ワーク・ファミリー・コンフリクト
ワーク・ファミリー・コンフリクトとは?
「ワーク・ファミリー・コンフリクト」とは、仕事と家庭生活で求められる役割が両立せず、葛藤を感じる状態にあることをいいます。家庭を持ちながら働く人たちは、職業上の役割と、家庭での親や配偶者としての役割を果たさなければなりません。ワーク・ファミリー・コンフリクトは、時間的制約、緊張や疲れによる葛藤、行動様式が異なることへのストレスなどが要因といわれており、子供を持つ母親の就業率の増加や、離婚によるシングルマザー(シングルファザー)の増加から問題視されるようになっています。
仕事と家庭で葛藤するワーク・ファミリー・コンフリクトを解くには
すでに多くの人が知っている「ワーク・ライフ・バランス」は、仕事とプライベートの両立という意味で使われますが、その「プライベート」が独身生活であるか、育児中であるかどうかなどによっても悩みの性質や総量は変わってきます。
ワーク・ファミリー・コンフリクトは、仕事上の役割と家庭上の役割(配偶者として/親として)の両立がかなわないことからやってくる葛藤。
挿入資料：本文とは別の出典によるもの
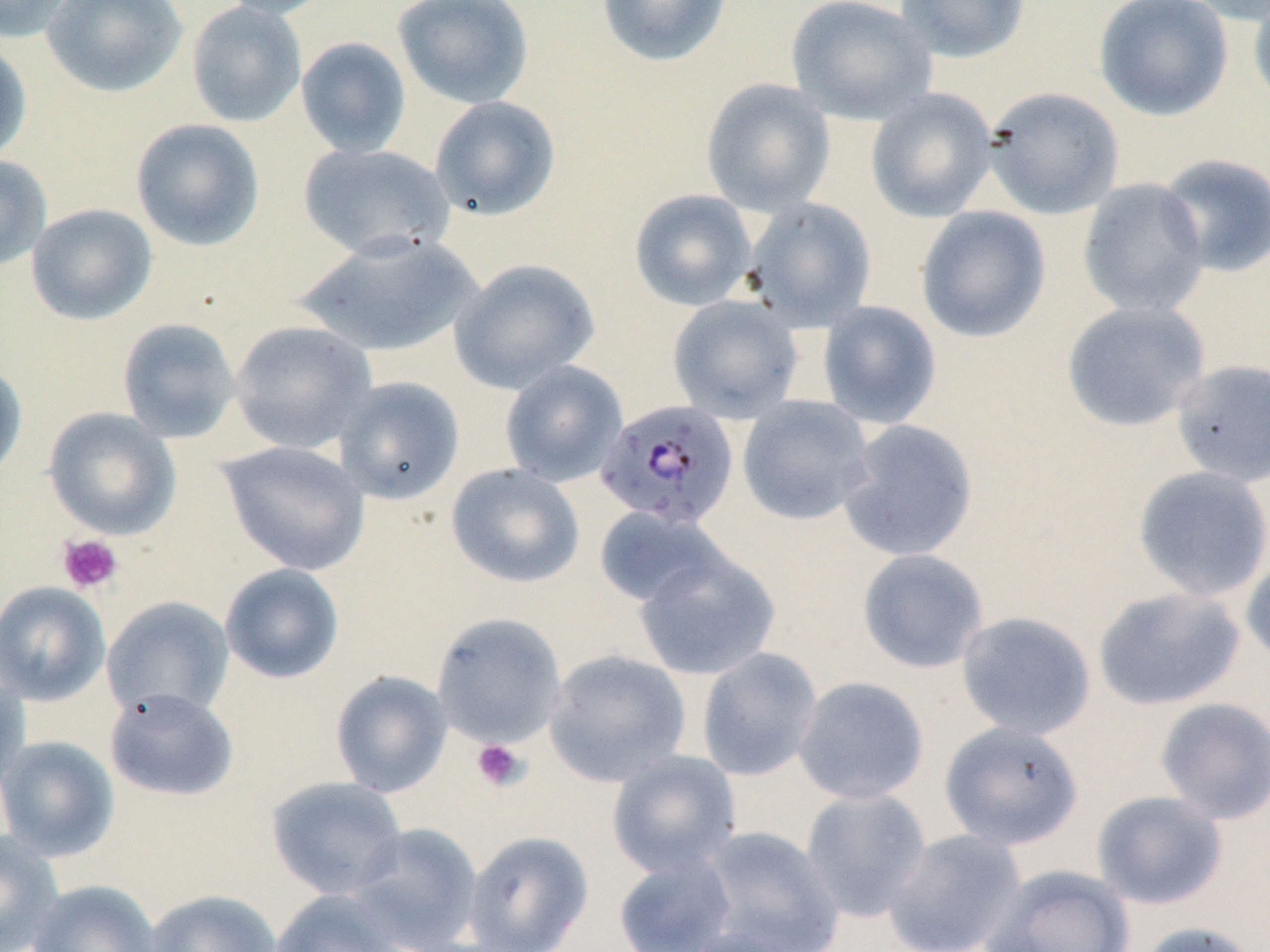

Approximate bounding boxes as named x1/y1/x2/y2 corners in pixels. Uninfected red blood cell locations: (x1=0, y1=0, x2=75, y2=42), (x1=41, y1=0, x2=188, y2=98), (x1=214, y1=0, x2=341, y2=21), (x1=393, y1=0, x2=535, y2=109), (x1=595, y1=0, x2=732, y2=67), (x1=785, y1=0, x2=937, y2=125), (x1=895, y1=0, x2=1030, y2=63), (x1=1094, y1=0, x2=1233, y2=121), (x1=1177, y1=0, x2=1270, y2=26), (x1=1248, y1=0, x2=1270, y2=110), (x1=185, y1=1, x2=307, y2=128), (x1=295, y1=37, x2=411, y2=158), (x1=0, y1=39, x2=32, y2=163), (x1=700, y1=78, x2=836, y2=216), (x1=865, y1=87, x2=998, y2=223), (x1=984, y1=87, x2=1124, y2=219), (x1=429, y1=96, x2=561, y2=221), (x1=130, y1=118, x2=265, y2=251), (x1=298, y1=142, x2=456, y2=260), (x1=1156, y1=153, x2=1270, y2=277), (x1=0, y1=154, x2=52, y2=272), (x1=1077, y1=177, x2=1210, y2=319), (x1=630, y1=189, x2=757, y2=310), (x1=743, y1=197, x2=876, y2=331), (x1=26, y1=203, x2=157, y2=325), (x1=915, y1=206, x2=1051, y2=343), (x1=295, y1=232, x2=482, y2=358), (x1=449, y1=257, x2=600, y2=394), (x1=667, y1=294, x2=804, y2=423), (x1=817, y1=300, x2=942, y2=429), (x1=1060, y1=300, x2=1210, y2=432), (x1=117, y1=317, x2=242, y2=444), (x1=229, y1=320, x2=376, y2=454), (x1=0, y1=359, x2=28, y2=486), (x1=1171, y1=359, x2=1270, y2=487), (x1=499, y1=360, x2=628, y2=487), (x1=333, y1=376, x2=464, y2=505), (x1=737, y1=395, x2=875, y2=526), (x1=43, y1=407, x2=182, y2=540), (x1=837, y1=418, x2=979, y2=562), (x1=216, y1=441, x2=371, y2=576), (x1=445, y1=462, x2=585, y2=589), (x1=1131, y1=465, x2=1270, y2=602), (x1=594, y1=505, x2=730, y2=609), (x1=633, y1=547, x2=781, y2=681), (x1=856, y1=548, x2=989, y2=674), (x1=1240, y1=554, x2=1270, y2=668), (x1=219, y1=563, x2=345, y2=684), (x1=0, y1=581, x2=110, y2=706), (x1=1092, y1=586, x2=1246, y2=711), (x1=102, y1=596, x2=234, y2=719), (x1=955, y1=611, x2=1096, y2=740), (x1=431, y1=612, x2=566, y2=748), (x1=696, y1=647, x2=823, y2=781), (x1=543, y1=649, x2=691, y2=787), (x1=0, y1=667, x2=30, y2=790), (x1=330, y1=669, x2=453, y2=797), (x1=792, y1=676, x2=929, y2=805), (x1=105, y1=687, x2=239, y2=801), (x1=1153, y1=697, x2=1270, y2=823), (x1=939, y1=720, x2=1083, y2=849), (x1=0, y1=735, x2=119, y2=861), (x1=606, y1=749, x2=741, y2=877), (x1=265, y1=776, x2=408, y2=899), (x1=800, y1=787, x2=932, y2=922), (x1=1091, y1=791, x2=1228, y2=910), (x1=347, y1=822, x2=483, y2=951), (x1=697, y1=825, x2=843, y2=952), (x1=881, y1=828, x2=1026, y2=952), (x1=0, y1=829, x2=63, y2=952), (x1=462, y1=830, x2=594, y2=952), (x1=612, y1=852, x2=737, y2=952), (x1=981, y1=864, x2=1135, y2=952), (x1=27, y1=879, x2=162, y2=952), (x1=269, y1=888, x2=408, y2=952), (x1=145, y1=890, x2=283, y2=952), (x1=1135, y1=921, x2=1262, y2=952), (x1=671, y1=927, x2=807, y2=952). Plasmodium falciparum-infected red blood cell locations: (x1=596, y1=400, x2=739, y2=529). Platelet locations: (x1=57, y1=533, x2=123, y2=594), (x1=471, y1=738, x2=529, y2=791). Slide-level diagnosis: Plasmodium falciparum. One field of a larger specimen. Image is 1270×952 pixels. 1000x magnification. May-Grünwald-Giemsa-stained preparation. Light microscopy. Thin blood film.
仕事が家庭に与える影響と、家庭が仕事に与える影響の、二つの方向性があります。例えば、仕事で絶対に参加したいプロジェクトがあったのに、子供が熱を出して休まなければならなかった。仕事が忙しく、前から計画していた家族旅行を中止しなければならなかった、などといった状態が例として挙げられます。
1970年代以降の米国で研究が進んできましたが、その背景にあるのは、女性の社会進出。これまでの研究では、就学年齢未満の子供を持つ共働き夫婦で、特に女性にワーク・ファミリー・コンフリクトが高いことがわかっています。
「男性は外で仕事、女性は家を守る」という性別分業意識は、すでに過去のものとなっているように思えます。しかし実際には、親世代が旧来的な価値観を持っていて介入してきたり、子供を置いて仕事に出かけることに女性のほうが罪悪感を覚えやすかったりするなど、若い世代でも性別分業意識が内面化していることは少なくありません。
そんな葛藤を軽減するために、企業はどうすればいいのでしょうか。性別分業意識が問題となっている場合、アンコンシャスバイアス研修を実施したり男性の育児休業を推奨したりするなど、会社としての方針を提示するのが有効です。労働時間や仕事の難易度が問題である場合は、時短勤務やフレックスタイム制の導入などで解決できることもあるでしょう。本人たちは「仕事の比率を下げたら、出世コースから外されてしまうのでは」と不安に思っています。 葛藤をとくカギは「柔軟さ」。従業員のライフイベントに寄り添い、働く時間や内容など、柔軟に対応できる環境を整備して周知することが大切です。